## STATED TASK:
Can you retype the material line for line, starting at the line that contains "At what depth" and ending with the last line of the material?

========

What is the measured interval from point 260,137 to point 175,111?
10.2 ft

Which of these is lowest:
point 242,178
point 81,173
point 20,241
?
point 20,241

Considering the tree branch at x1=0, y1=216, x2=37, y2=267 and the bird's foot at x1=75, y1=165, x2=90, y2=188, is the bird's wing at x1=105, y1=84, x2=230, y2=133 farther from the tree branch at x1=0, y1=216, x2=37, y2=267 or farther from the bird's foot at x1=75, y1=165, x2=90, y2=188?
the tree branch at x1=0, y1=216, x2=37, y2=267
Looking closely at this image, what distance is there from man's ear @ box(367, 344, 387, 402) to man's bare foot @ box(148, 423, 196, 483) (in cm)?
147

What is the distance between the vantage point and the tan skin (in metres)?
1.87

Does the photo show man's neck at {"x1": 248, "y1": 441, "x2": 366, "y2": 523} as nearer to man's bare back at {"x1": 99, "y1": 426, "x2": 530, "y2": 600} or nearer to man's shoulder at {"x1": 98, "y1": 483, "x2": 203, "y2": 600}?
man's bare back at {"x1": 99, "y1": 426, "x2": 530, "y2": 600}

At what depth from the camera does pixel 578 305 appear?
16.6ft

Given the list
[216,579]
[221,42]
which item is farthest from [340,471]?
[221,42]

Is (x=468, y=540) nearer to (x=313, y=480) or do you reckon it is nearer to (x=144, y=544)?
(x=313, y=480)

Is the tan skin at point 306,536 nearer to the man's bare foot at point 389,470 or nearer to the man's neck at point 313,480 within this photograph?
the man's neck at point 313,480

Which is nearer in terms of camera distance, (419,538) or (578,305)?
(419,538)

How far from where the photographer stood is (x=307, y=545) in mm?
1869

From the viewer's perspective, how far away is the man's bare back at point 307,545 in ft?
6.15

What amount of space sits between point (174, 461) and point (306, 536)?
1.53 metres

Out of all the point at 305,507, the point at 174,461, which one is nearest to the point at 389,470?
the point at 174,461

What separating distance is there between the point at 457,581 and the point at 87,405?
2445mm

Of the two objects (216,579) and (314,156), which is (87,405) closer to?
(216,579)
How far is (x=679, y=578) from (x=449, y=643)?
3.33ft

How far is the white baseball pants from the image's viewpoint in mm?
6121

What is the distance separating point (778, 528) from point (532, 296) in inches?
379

========

## PROBLEM SOLUTION:
At what depth from the camera does pixel 578 305 appear?
16.6ft

Given the list
[216,579]
[221,42]
which item is farthest from [340,471]?
[221,42]

Is (x=468, y=540) nearer to (x=313, y=480) or do you reckon it is nearer to (x=144, y=544)?
(x=313, y=480)

Is the tan skin at point 306,536 nearer to the man's bare foot at point 389,470 or nearer to the man's neck at point 313,480 within this photograph?
the man's neck at point 313,480

Which is nearer in terms of camera distance, (419,538) or (578,305)?
(419,538)

How far from where the photographer stood is (x=307, y=545) in mm?
1869

From the viewer's perspective, how far away is the man's bare back at point 307,545 in ft?
6.15

What amount of space sits between point (174, 461) and point (306, 536)?
1.53 metres

Out of all the point at 305,507, the point at 174,461, which one is nearest to the point at 389,470?
the point at 174,461

What separating distance is there between the point at 457,581 and the point at 87,405?
2445mm

Of the two objects (216,579) and (314,156), which is (87,405) closer to?
(216,579)
How far is (x=679, y=578) from (x=449, y=643)?
3.33ft

How far is the white baseball pants from the image's viewpoint in mm?
6121

What is the distance separating point (778, 528) from point (532, 296) in inches?
379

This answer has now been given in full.